=== Material ===

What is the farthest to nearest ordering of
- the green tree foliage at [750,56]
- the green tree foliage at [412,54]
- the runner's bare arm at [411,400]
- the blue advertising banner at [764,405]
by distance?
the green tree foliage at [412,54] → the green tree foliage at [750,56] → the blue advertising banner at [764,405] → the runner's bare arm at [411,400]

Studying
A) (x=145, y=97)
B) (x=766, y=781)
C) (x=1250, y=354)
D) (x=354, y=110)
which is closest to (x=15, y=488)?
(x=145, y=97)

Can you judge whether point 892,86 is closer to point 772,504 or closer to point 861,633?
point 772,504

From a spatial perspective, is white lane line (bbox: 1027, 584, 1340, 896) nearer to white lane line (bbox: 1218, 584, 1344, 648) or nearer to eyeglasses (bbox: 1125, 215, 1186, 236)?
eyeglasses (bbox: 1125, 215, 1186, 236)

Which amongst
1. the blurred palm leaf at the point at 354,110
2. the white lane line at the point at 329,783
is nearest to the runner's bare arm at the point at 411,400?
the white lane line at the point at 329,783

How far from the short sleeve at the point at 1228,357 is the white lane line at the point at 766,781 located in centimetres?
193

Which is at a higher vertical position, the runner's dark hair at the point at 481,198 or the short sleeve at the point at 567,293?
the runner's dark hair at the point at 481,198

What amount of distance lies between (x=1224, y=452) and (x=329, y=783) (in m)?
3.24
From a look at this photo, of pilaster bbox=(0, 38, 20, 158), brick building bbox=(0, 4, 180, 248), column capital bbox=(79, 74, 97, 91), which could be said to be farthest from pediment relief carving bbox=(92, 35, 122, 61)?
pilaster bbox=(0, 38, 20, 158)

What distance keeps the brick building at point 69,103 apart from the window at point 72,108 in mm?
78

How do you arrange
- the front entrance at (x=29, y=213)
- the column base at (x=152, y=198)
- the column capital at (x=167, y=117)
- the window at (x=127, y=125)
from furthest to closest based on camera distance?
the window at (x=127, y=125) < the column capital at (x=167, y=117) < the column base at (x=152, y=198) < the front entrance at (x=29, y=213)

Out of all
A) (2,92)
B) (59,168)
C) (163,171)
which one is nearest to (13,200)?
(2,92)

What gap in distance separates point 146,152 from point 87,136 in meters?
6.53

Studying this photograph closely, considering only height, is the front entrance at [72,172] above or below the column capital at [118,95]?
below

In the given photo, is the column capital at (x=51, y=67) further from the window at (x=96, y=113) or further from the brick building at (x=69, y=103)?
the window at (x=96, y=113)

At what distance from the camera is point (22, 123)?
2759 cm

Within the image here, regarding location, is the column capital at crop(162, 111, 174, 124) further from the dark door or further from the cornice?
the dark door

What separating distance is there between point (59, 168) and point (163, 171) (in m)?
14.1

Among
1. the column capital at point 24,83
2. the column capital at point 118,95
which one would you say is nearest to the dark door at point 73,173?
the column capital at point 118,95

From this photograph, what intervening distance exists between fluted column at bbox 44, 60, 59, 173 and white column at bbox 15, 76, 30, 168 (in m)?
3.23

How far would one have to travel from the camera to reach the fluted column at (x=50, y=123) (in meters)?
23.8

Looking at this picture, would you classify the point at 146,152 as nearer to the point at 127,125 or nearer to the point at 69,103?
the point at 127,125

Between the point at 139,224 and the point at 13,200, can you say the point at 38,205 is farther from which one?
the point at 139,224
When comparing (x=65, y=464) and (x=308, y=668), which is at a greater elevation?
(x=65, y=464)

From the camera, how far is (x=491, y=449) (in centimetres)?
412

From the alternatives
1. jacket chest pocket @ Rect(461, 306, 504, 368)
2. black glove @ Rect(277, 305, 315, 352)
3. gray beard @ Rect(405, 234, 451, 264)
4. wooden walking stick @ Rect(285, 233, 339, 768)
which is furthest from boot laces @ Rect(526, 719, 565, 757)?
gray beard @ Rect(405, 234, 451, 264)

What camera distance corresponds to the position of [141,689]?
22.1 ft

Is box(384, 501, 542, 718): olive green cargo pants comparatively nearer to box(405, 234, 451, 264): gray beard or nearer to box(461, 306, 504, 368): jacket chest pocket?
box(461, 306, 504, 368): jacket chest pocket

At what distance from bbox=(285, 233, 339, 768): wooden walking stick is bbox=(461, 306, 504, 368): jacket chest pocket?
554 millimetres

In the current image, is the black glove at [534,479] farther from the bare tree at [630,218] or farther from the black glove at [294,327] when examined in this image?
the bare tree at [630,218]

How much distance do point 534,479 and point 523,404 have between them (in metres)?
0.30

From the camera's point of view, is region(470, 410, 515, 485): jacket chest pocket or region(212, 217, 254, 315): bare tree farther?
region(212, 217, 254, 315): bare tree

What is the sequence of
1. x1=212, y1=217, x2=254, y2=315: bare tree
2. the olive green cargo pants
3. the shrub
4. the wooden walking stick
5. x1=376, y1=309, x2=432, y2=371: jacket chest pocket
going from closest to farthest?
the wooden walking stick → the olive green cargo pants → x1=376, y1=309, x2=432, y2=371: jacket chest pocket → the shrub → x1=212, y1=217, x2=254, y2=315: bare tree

===

## Stated problem
Every record above needs to be repeated word for word.

## Expected output
What is the farthest to nearest ordering of
- the green tree foliage at [750,56]
- the green tree foliage at [412,54]
- the runner's bare arm at [411,400]
- the blue advertising banner at [764,405]
by distance?
the green tree foliage at [412,54] → the green tree foliage at [750,56] → the blue advertising banner at [764,405] → the runner's bare arm at [411,400]

Studying
A) (x=145, y=97)
B) (x=766, y=781)
C) (x=1250, y=354)
D) (x=354, y=110)
which is closest to (x=15, y=488)?
(x=145, y=97)

Can you judge whether point 892,86 is closer to point 772,504 or closer to point 861,633?
point 772,504

From a spatial perspective, is white lane line (bbox: 1027, 584, 1340, 896) nearer to white lane line (bbox: 1218, 584, 1344, 648) or nearer to eyeglasses (bbox: 1125, 215, 1186, 236)?
eyeglasses (bbox: 1125, 215, 1186, 236)

Which amongst
1. the blurred palm leaf at the point at 354,110
2. the white lane line at the point at 329,783
is nearest to the runner's bare arm at the point at 411,400?
the white lane line at the point at 329,783

How far from the short sleeve at the point at 1228,357 is the white lane line at the point at 766,781 located in centimetres?
193

Which is at a higher vertical position, the runner's dark hair at the point at 481,198 or the short sleeve at the point at 567,293?
the runner's dark hair at the point at 481,198

What amount of distance lies between (x=1224, y=452) and (x=329, y=783) (in m)?
3.24
From a look at this photo, of pilaster bbox=(0, 38, 20, 158), brick building bbox=(0, 4, 180, 248), column capital bbox=(79, 74, 97, 91), which could be said to be farthest from pediment relief carving bbox=(92, 35, 122, 61)?
pilaster bbox=(0, 38, 20, 158)

What distance keeps the brick building at point 69,103 apart from the window at point 72,108 in mm?
78

How do you arrange
- the front entrance at (x=29, y=213)
- the column base at (x=152, y=198)
- the column capital at (x=167, y=117)
- the window at (x=127, y=125)
from furthest to closest based on camera distance?
the window at (x=127, y=125) < the column capital at (x=167, y=117) < the column base at (x=152, y=198) < the front entrance at (x=29, y=213)

Out of all
A) (2,92)
B) (59,168)
C) (163,171)
which one is nearest to (13,200)?
(2,92)

What gap in distance separates point 146,152 from point 87,136 in meters?
6.53

Studying this photograph closely, considering only height, is the front entrance at [72,172] above or below the column capital at [118,95]?
below

In the given photo, is the column capital at (x=51, y=67) further from the window at (x=96, y=113) or further from the brick building at (x=69, y=103)?
the window at (x=96, y=113)

At what distance from the camera is point (22, 123)?
2759 cm

Within the image here, regarding location, is the column capital at crop(162, 111, 174, 124) further from the dark door or further from the cornice?
the dark door

What separating distance is there between point (59, 168) and point (163, 171) (in m)?
14.1

Among
1. the column capital at point 24,83
2. the column capital at point 118,95
which one would you say is nearest to the dark door at point 73,173?
the column capital at point 118,95

From this photograph, what intervening distance exists between fluted column at bbox 44, 60, 59, 173 and white column at bbox 15, 76, 30, 168 (in m)?
3.23

How far would one have to travel from the camera to reach the fluted column at (x=50, y=123) (in meters)?
23.8

Looking at this picture, would you classify the point at 146,152 as nearer to the point at 127,125 or nearer to the point at 69,103?
the point at 127,125

Between the point at 139,224 and the point at 13,200, can you say the point at 38,205 is farther from which one?
the point at 139,224
When comparing (x=65, y=464) and (x=308, y=668), which is at a greater elevation?
(x=65, y=464)

From the camera, how far is (x=491, y=449) (in centimetres)?
412

From the alternatives
1. jacket chest pocket @ Rect(461, 306, 504, 368)
2. black glove @ Rect(277, 305, 315, 352)
3. gray beard @ Rect(405, 234, 451, 264)
4. wooden walking stick @ Rect(285, 233, 339, 768)
which is furthest from boot laces @ Rect(526, 719, 565, 757)?
gray beard @ Rect(405, 234, 451, 264)

What camera distance corresponds to the position of [141,689]?
22.1 ft

Is box(384, 501, 542, 718): olive green cargo pants comparatively nearer to box(405, 234, 451, 264): gray beard or nearer to box(461, 306, 504, 368): jacket chest pocket?
box(461, 306, 504, 368): jacket chest pocket

At what distance from bbox=(285, 233, 339, 768): wooden walking stick is bbox=(461, 306, 504, 368): jacket chest pocket?
554 millimetres

In the current image, is the black glove at [534,479] farther from the bare tree at [630,218] or farther from the black glove at [294,327] when examined in this image?
the bare tree at [630,218]

How much distance do point 534,479 and point 523,404 have between them (in metres)?
0.30

From the camera's point of view, is region(470, 410, 515, 485): jacket chest pocket or region(212, 217, 254, 315): bare tree farther?
region(212, 217, 254, 315): bare tree

What is the sequence of
1. x1=212, y1=217, x2=254, y2=315: bare tree
2. the olive green cargo pants
3. the shrub
4. the wooden walking stick
5. x1=376, y1=309, x2=432, y2=371: jacket chest pocket
going from closest to farthest?
the wooden walking stick → the olive green cargo pants → x1=376, y1=309, x2=432, y2=371: jacket chest pocket → the shrub → x1=212, y1=217, x2=254, y2=315: bare tree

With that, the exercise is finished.